(Supplied text):
· · · · · · ·
Lab Environment Setup
Before deploying Prometheus, we need a Kubernetes cluster. For this track, we’ll use kind (Kubernetes in Docker) as our primary lab environment — it’s lightweight, fast to create, and closely mirrors production clusters. All examples in Parts 2–12 are tested against this lab setup.
Creating a kind Cluster
Our lab cluster needs multiple nodes to demonstrate real-world scenarios like node-level metrics, anti-affinity, and pod distribution:
# kind-cluster-config.yaml
# A multi-node cluster for Prometheus lab exercises
kind: Cluster
apiVersion: kind.x-k8s.io/v1alpha4
name: prometheus-lab
nodes:
- role: control-plane
kubeadmConfigPatches:
- |
kind: InitConfiguration
nodeRegistration:
kubeletExtraArgs:
node-labels: "topology.kubernetes.io/zone=us-east-1a"
extraPortMappings:
- containerPort: 30090
hostPort: 9090
protocol: TCP
- containerPort: 30093
hostPort: 9093
protocol: TCP
- containerPort: 30030
hostPort: 3000
protocol: TCP
- role: worker
kubeadmConfigPatches:
- |
kind: JoinConfiguration
nodeRegistration:
kubeletExtraArgs:
node-labels: "topology.kubernetes.io/zone=us-east-1a"
- role: worker
kubeadmConfigPatches:
- |
kind: JoinConfiguration
nodeRegistration:
kubeletExtraArgs:
node-labels: "topology.kubernetes.io/zone=us-east-1b"
- role: worker
kubeadmConfigPatches:
- |
kind: JoinConfiguration
nodeRegistration:
kubeletExtraArgs:
node-labels: "topology.kubernetes.io/zone=us-east-1b"
# Create the cluster
kind create cluster --config kind-cluster-config.yaml
# Verify nodes are ready
kubectl get nodes -o wide
# NAME STATUS ROLES AGE VERSION
# prometheus-lab-control-plane Ready control-plane 45s v1.30.0
# prometheus-lab-worker Ready <none> 30s v1.30.0
# prometheus-lab-worker2 Ready <none> 30s v1.30.0
# prometheus-lab-worker3 Ready <none> 30s v1.30.0
# Install metrics-server for resource metrics
kubectl apply -f https://github.com/kubernetes-sigs/metrics-server/releases/latest/download/components.yaml
kubectl patch deployment metrics-server -n kube-system --type='json' \
-p='[{"op":"add","path":"/spec/template/spec/containers/0/args/-","value":"--kubelet-insecure-tls"}]'
Minikube Alternative
If you prefer minikube or are on a resource-constrained machine:
# Start minikube with sufficient resources for the Prometheus stack
minikube start \
--cpus=4 \
--memory=8192 \
--disk-size=40g \
--kubernetes-version=v1.30.0 \
--nodes=3 \
--driver=docker
# Enable required addons
minikube addons enable metrics-server
minikube addons enable default-storageclass
minikube addons enable storage-provisioner
Prerequisites & Tools
Required Tools for This Track
| Tool | Version | Purpose | Install |
|---|---|---|---|
| kubectl | ≥ 1.28 | Kubernetes CLI | brew install kubectl |
| helm | ≥ 3.14 | Helm chart management | brew install helm |
| kind | ≥ 0.22 | Local K8s clusters | brew install kind |
| jq | ≥ 1.7 | JSON processing | brew install jq |
| promtool | ≥ 2.53 | Prometheus rule validation | Bundled with Prometheus binary |
| Docker | ≥ 24.0 | Container runtime for kind | brew install --cask docker |
Understanding the Prometheus Operator
The Operator Pattern
The Prometheus Operator extends Kubernetes with Custom Resource Definitions (CRDs) that let you declare your monitoring configuration as Kubernetes-native YAML. Instead of manually editing prometheus.yml, you create Kubernetes resources that the operator watches and automatically translates into Prometheus configuration.
· · · · · · ·
(What is needed):
Using the lab setup guide above, answer:
1. Which host port is mapped to container port 30093 in the kind cluster config?
2. What memory value does the minikube start command pass?
3. What minimum helm version does the required tools table list?

(Material provided):
· · · · · · ·
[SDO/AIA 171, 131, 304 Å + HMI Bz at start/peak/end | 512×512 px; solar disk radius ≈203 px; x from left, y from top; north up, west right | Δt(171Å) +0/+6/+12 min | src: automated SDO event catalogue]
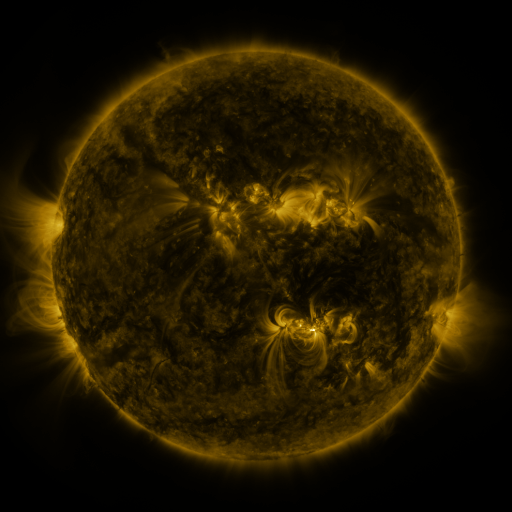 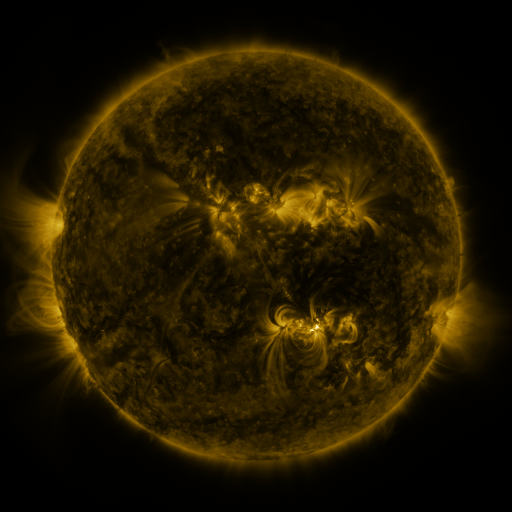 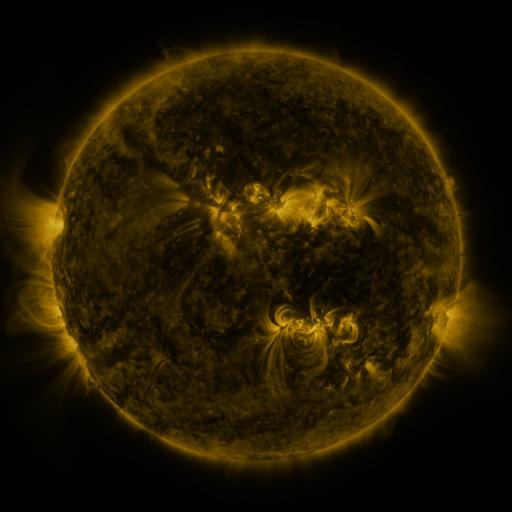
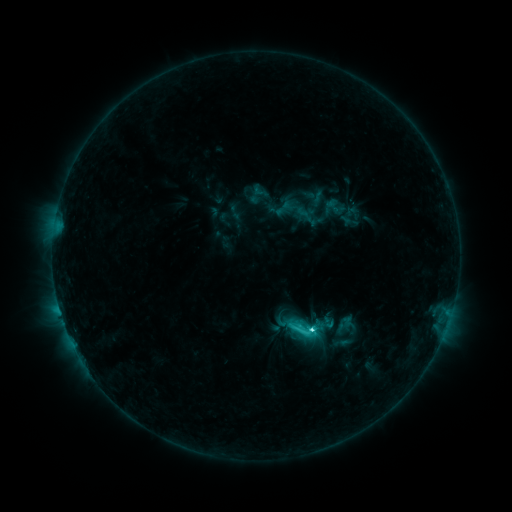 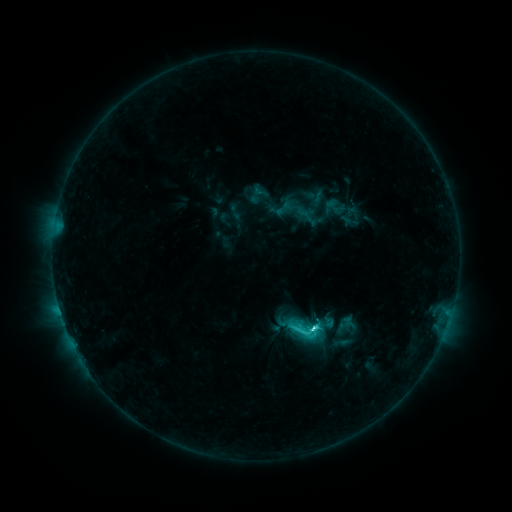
· · · · · · ·
(Exercise solution):
1. 9093
2. 8192 (--memory=8192)
3. 3.14